LA CATTURA – Fonti della Guardia Civil hanno riferito che il killer di Budrio, noto anche come Igor Vaclavic, è stato arrestato nella notte, intorno alle 2.50, a Teruel, nei pressi di Castellon, dopo essere rimasto vittima di un incidente stradale mentre proseguiva la sua fuga su un pick up. Non ha opposto resistenza. Con sé aveva tre armi corte, due delle quali in dotazione alla Guardia Civil. Secondo quanto scrive ‘El Mundo’, che cita fonti delle indagini, Feher avrebbe cercato di proseguire la sua fuga in bici dopo l’incidente.

LE INDAGINI – La Guardia Civil e la polizia italiana, scrive ‘El Pais’, stavano collaborando da tempo nelle ricerche del killer di Budrio e inizialmente lo avevano localizzato a Malaga, nel sud della Spagna, dove era coinvolto in traffico di droga. Al momento della formalizzazione dell’arresto, a Norbert Feher sono stati letti i diritti in italiano, l’unica lingua che sembrava capire.

La Procura della Repubblica di Bologna, coordinando i carabinieri del Ros e del Comando provinciale di Bologna e Ferrara, aveva già da tempo avviato attività rogatoriale in Spagna, dopo aver avuto riscontro della presenza del latitante. In questa prospettiva, oltre a specifiche attività in Serbia, Austria e Francia (grazie alla collaborazione e alla disponibilità degli organi competenti) si erano svolti numerosi incontri di coordinamento con le autorità di polizia spagnole, sin dall’estate, anche con trasferte e attività tecniche e dinamiche direttamente svolte sul territorio spagnolo. Tali attività sono state peraltro agevolate dalle attività di coordinamento di Eurojust e di supporto della Dcsa.

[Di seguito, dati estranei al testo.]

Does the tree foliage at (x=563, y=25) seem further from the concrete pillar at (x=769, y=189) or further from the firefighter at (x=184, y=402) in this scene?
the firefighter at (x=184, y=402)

MINNITI – “Un ringraziamento alle autorità spagnole, all’Arma dei carabinieri e il pensiero va alle vittime di Budrio e alle vittime in Spagna” ha detto il ministro dell’Interno, Marco Minniti.

“L’arresto – ha ricordato il ministro – è avvenuto a circa 200 chilometri da Saragozza. Il tutto è frutto di un’attività investigativa che è partita dall’attività di indagine dell’Arma dei carabinieri. Di recente in Spagna c’era stato un reparto del Ros che aveva segnalato alla Guardia Civil il possibile luogo dove si poteva nascondeva Norbert Feher, a testimonianza di un’attività investigativa mai cessata”. “Abbiamo sempre detto, dal momento in cui la vicenda è diventata drammaticamente presente nel nostro Paese, che noi non avremmo mai mollato”, ha concluso Minniti.

VEDOVA BARISTA – “E’ positiva la cattura del killer e spero sconti la pena che si merita ma non si può dire che sono contenta. Mio marito resta morto e niente potrà cambiarlo. Sono molto turbata”. Così Maria Sirica, la vedova del barista di Riccadina di Budrio, Davide Fabbri, ha reagito alla notizia dell’arresto del latitante, affidando queste parole al suo avvocato Giorgio Bacchelli che le ha riportate all’AdnKronos.

“Io e la mia assistita – commenta l’avvocato Bacchelli – speravamo molto nella cattura del killer e attendevamo da tempo che venisse assicurato alla giustizia questo delinquente di una ferocia unica che ha ucciso due persone e forse una terza in Italia e tre in Spagna”. La vedova di Fabbri e i suoi amici, costituitisi in associazione, avevano anche pubblicato una taglia di 50.000 euro per la cattura del killer dopo mesi di inutili ricerche.